The application runtime knows about the UI tree by the time the app is running and can tell accessibility tools about it. Wether you write it down explicitly or not doesn‘t matter. It only matters for web "pages" which are original not something that is running at all.


> HTML defines semantic structure of UI

The problem I have with HTML is that it's only really any good at defining the semantic structure of a document, particularly the type of thing you might produce with a word processor. Half the stuff on a modern webpage—even those you'd still call documents rather than apps—can only really convey meaning via visual layout, and so break down when divorced from CSS/JS.

For example: I'm a big fan of reader mode in browsers, but so often they're tripped up by basic UI affordances like menus and image galleries. The renderer has to guess at what's content and what isn't, so half the time any sort of "widget" is rendered as a crappy-looking vertical list. Sure, that's technically what a menu or gallery is at its most basic level, but surely we can do better?

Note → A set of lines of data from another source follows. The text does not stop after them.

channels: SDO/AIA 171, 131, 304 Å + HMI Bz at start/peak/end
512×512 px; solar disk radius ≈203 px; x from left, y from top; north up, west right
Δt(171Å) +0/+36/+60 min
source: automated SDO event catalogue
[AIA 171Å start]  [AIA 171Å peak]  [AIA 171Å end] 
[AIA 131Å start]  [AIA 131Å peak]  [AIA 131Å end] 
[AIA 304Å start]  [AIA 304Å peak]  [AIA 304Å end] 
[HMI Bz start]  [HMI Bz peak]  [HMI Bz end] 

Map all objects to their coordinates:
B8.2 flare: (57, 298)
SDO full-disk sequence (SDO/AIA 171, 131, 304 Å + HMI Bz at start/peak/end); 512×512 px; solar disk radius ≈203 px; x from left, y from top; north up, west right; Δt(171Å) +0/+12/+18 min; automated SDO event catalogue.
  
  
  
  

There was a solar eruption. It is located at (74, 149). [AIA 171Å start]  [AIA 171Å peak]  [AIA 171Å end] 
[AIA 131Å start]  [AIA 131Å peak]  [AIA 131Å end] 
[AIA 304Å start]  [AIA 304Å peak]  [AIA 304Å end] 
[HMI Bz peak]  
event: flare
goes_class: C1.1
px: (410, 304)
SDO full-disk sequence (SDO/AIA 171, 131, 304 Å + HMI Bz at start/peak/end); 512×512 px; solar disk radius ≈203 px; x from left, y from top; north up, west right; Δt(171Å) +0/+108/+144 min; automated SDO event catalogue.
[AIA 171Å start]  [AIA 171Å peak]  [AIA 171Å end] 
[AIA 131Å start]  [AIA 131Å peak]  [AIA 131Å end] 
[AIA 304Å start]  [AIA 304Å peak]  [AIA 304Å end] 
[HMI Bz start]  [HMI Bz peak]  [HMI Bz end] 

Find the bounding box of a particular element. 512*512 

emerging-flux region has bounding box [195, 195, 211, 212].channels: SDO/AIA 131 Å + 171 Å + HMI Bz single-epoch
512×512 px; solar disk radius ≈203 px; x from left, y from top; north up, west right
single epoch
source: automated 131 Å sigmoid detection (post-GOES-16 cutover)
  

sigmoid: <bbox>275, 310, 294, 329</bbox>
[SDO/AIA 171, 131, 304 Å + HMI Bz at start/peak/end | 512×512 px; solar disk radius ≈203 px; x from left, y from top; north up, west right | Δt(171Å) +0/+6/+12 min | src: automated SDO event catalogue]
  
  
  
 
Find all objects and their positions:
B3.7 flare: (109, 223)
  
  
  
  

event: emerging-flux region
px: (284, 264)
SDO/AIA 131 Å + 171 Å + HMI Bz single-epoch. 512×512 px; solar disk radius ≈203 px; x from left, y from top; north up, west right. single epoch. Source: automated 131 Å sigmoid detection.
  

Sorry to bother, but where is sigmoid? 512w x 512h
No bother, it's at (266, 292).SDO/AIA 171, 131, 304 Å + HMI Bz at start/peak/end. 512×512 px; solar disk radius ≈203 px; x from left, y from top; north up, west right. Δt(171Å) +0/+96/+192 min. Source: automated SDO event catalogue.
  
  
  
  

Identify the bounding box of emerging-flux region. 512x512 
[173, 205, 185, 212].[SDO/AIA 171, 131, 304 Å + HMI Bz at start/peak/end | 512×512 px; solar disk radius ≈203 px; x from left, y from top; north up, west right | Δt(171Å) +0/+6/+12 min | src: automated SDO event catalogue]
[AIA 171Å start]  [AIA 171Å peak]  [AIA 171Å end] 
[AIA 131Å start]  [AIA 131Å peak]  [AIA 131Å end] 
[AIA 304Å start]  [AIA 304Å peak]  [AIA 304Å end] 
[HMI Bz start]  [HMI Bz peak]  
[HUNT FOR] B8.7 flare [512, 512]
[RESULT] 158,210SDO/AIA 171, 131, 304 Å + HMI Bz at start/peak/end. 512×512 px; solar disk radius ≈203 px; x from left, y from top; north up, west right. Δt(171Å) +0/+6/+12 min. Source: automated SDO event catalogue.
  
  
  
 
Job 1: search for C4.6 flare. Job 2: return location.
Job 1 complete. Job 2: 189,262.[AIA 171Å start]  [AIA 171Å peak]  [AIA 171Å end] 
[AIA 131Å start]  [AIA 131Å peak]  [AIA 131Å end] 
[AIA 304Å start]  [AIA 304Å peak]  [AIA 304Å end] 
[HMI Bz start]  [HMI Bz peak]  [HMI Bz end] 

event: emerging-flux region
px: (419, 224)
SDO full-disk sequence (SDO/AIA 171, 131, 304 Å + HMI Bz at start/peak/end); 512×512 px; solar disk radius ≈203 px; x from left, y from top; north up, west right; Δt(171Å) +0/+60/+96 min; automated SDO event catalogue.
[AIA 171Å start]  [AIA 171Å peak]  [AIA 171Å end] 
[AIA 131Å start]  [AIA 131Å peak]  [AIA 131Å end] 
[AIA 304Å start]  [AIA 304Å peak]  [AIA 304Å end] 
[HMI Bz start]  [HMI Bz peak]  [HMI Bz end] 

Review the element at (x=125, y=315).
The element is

There probably are sensible defaults you can already follow—representing a menu as a <nav> containing <li>s, say. But it would be much easier if there was a <nav-item> tag. A <nav-item> inside a <nav> would semantically be a menu in the same way that <li> inside <ol> is semantically an ordered list—you don't need any CSS to render that in a sensible way.

Same goes for galleries; if we had a <gallery> tag that could contain <main-image> and <thumbnail>s, you'd still be able to do custom layout with CSS if you needed to, but at the base level you could sensibly render it with just the markup itself.

I dunno, I just find it weird that we added all these new tags for HTML5 years ago then just stopped bothering. I mean when was the last time a HTML element with behaviour was added?

In an ideal world a reader mode could be expanded to a "reader-friendly page mode" wherein the page still looked approximately like the normal webpage, just without all the user-hostile shit. Of course, that's usually diametrically opposed to the financial incentives of running a website, but it's nice to think about.